La période de pêche dépend du classement en 1ère ou 2e catégorie des eaux libres.

  • Rivières, plans d'eau et lacs principalement peuplés de truites ou dans lesquels cette espèce doit être protégée

    Du 2e samedi de mars au 3e dimanche de septembre inclus.

    Tout brochet capturé du 2e samedi de mars au dernier vendredi d'avril doit être immédiatement remis à l'eau.

  • Cours d'eau, canaux et plans d'eau non classés en 1ère catégorie

    Toute l'année

    Il y a des exceptions pour les poissons suivants :

    • Brochet. Du dernier samedi d'avril au dernier dimanche de janvier de l'année suivante.
    • Ombre commun. Du 3e samedi de mai au 31 décembre inclus.
    • Truite fario, omble, omble chevalier, cristivomer, truite arc-en-ciel.

Vous pouvez consulter en ligne et télécharger le guide de pêche de votre département :

Service en ligne
Pêche de loisir en eau douce : connaître les règles et le domaine de pêche dans votre département

Accéder au service en ligne  

Fédération nationale de la pêche et de la protection du milieu aquatique (FNPF)

Quels horaires ?

La pêche peut s'exercer une 1/2 heure avant le lever du soleil et jusqu'à une 1/2 heure après le coucher du soleil.

La pêche de nuit est interdite.

Carte de pêche

Pêcher sans avoir la carte de pêche est sanctionné par une amende pouvant aller jusqu'à 450 €.
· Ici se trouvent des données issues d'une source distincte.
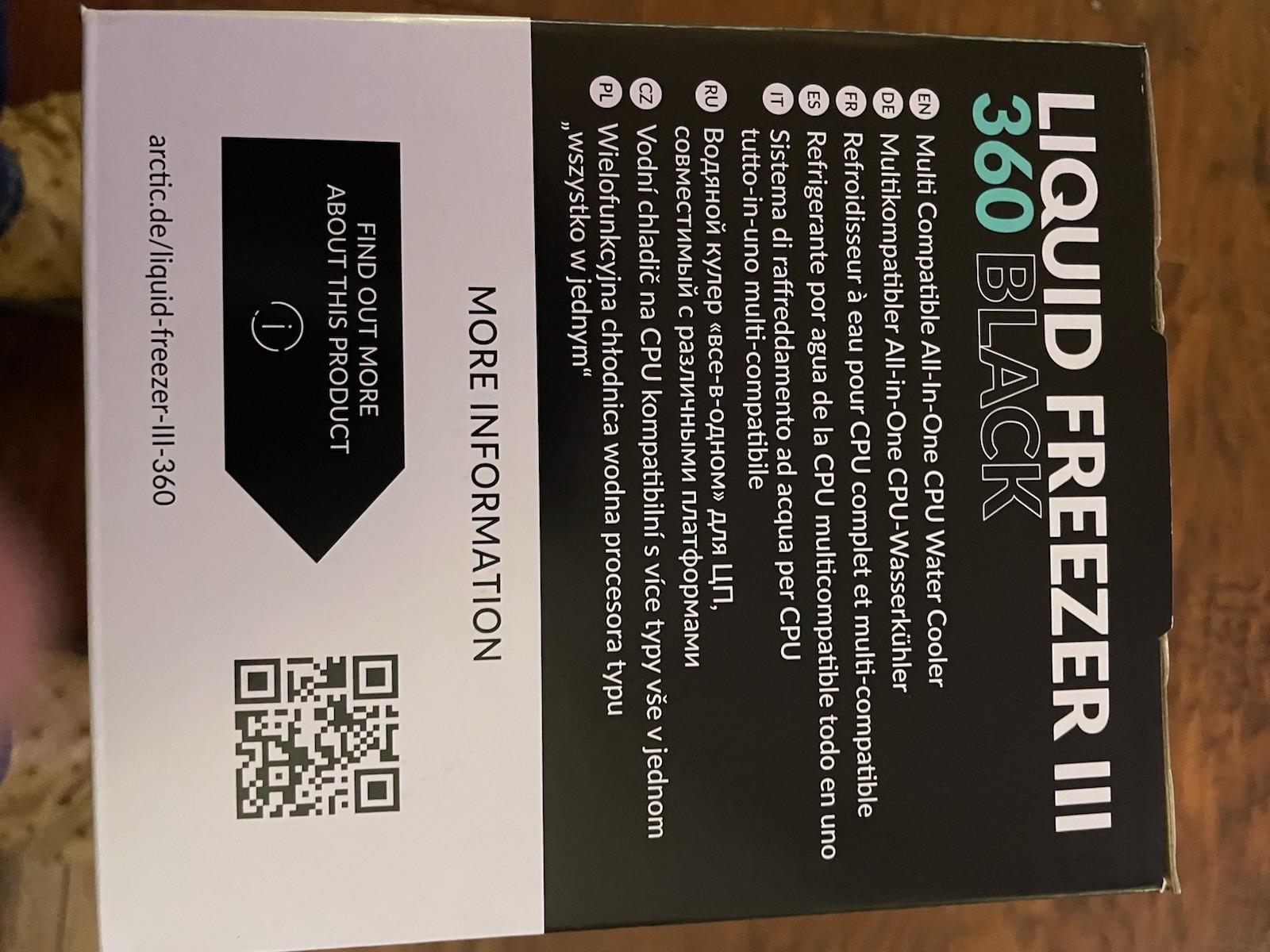 4895213704489 CPU COOLER S_MULTI/ACFRE00136A ARCTIC Arctic Cooling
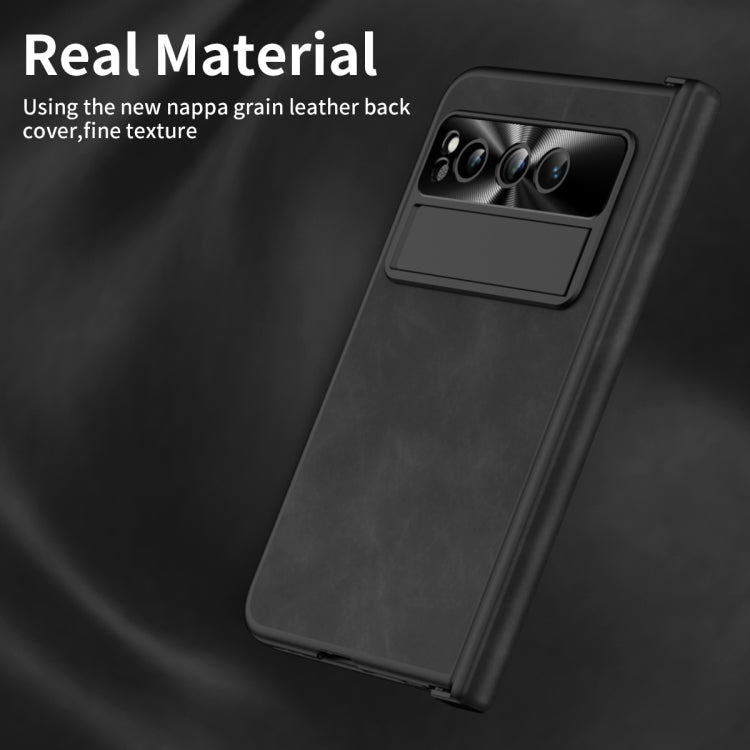 For Google Pixel Fold Napa Texture All-inclusive Phone Case(Black) - Google Cases by buy2fix | Online Shopping UK | buy2fix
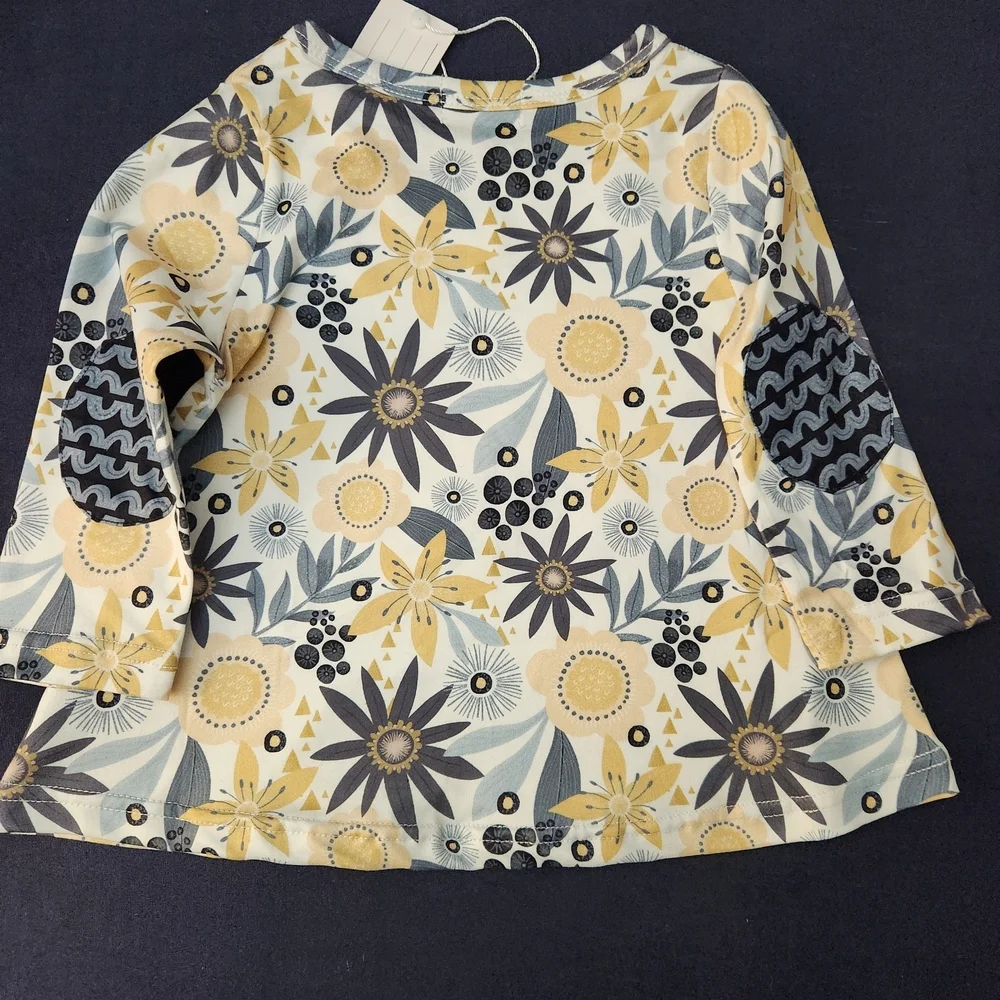 Pete & Lucy Floral & Wave Patterned Matching Set, Size 6-12m, NWT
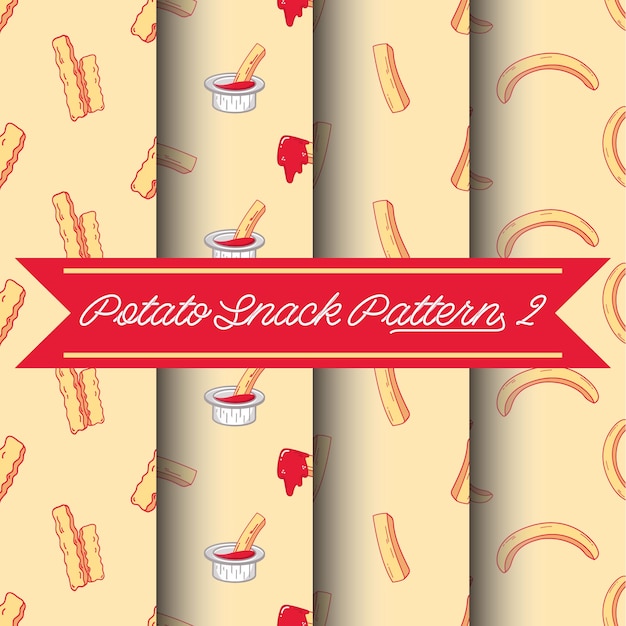 감자 스낵 패턴 2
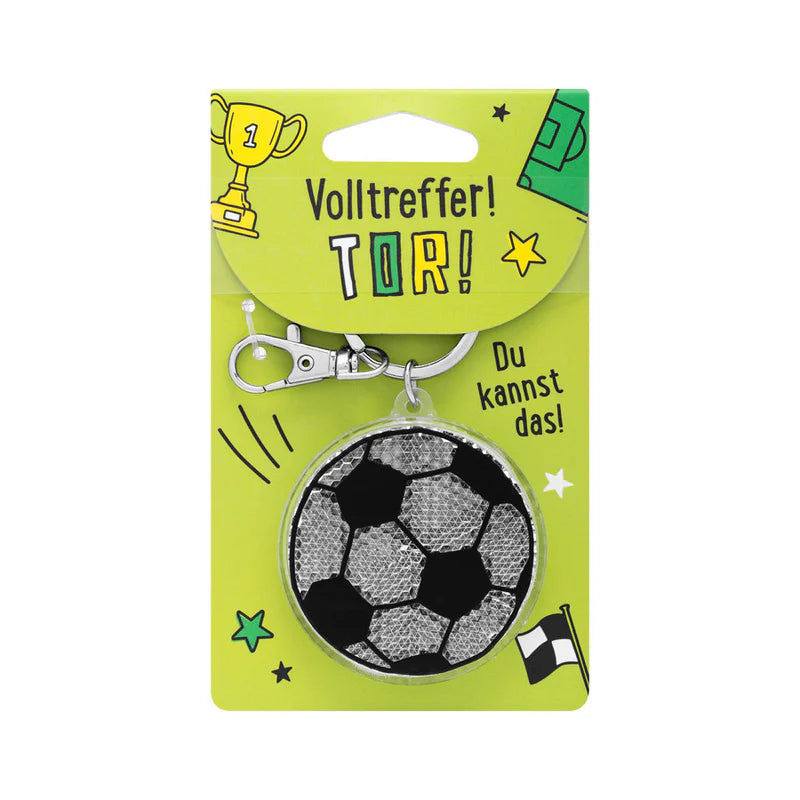 Reflektoranhänger Rund Fussball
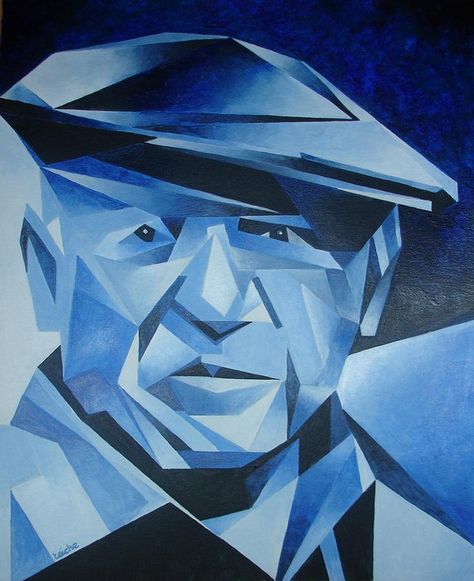 Pablo Picasso The Blue Period Paitning Picasso Blue Period, Cubist Portraits, Picasso Cubism, Picasso Blue, Pablo Picasso Art, Art Picasso, Pablo Picasso Paintings, Blue Period, Cubism Art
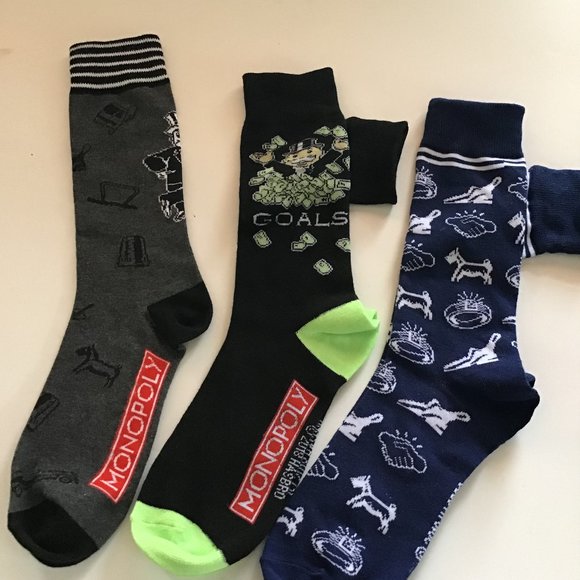 Monopoly Hasbro Accessories - Monopoly Hasbro sock bundle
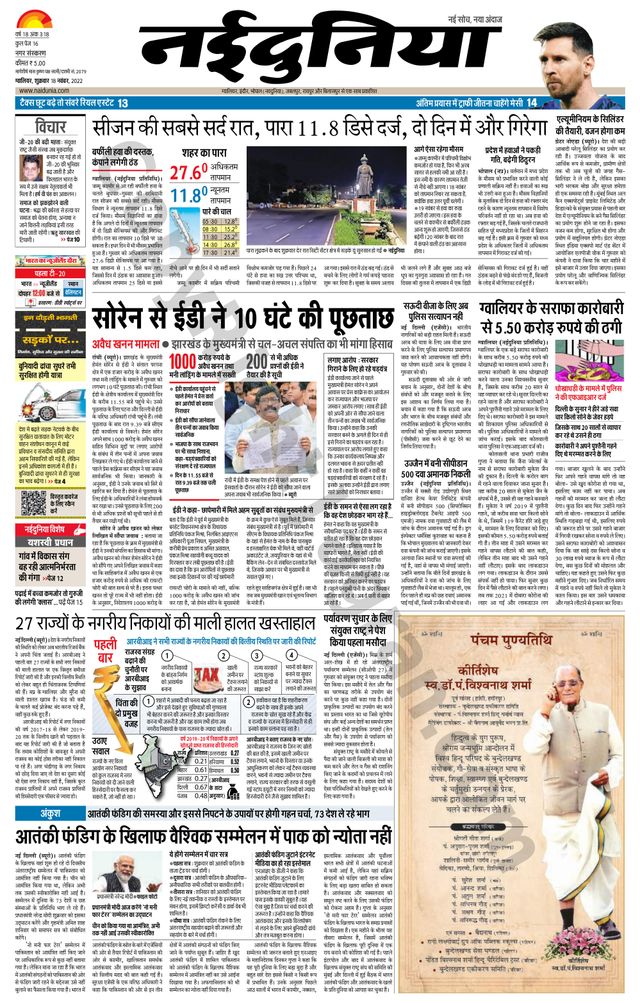 NaiDunia Gwalior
Si vous pêchez sans avoir sur vous votre carte de pêche, vous risquez une amende de 38 €.

Lieu de pêche

Un pêcheur à la ligne qui pêche dans une zone interdite est sanctionné par une amende pouvant aller jusqu'à 750 €.

Période de pêche

Ne pas respecter les périodes d'ouverture de la pêche est sanctionné par une amende pouvant aller jusqu'à 450 €.

Horaires de pêche

Ne pas respecter les heures autorisées pour pêcher est sanctionné par une amende pouvant aller jusqu'à 450 €.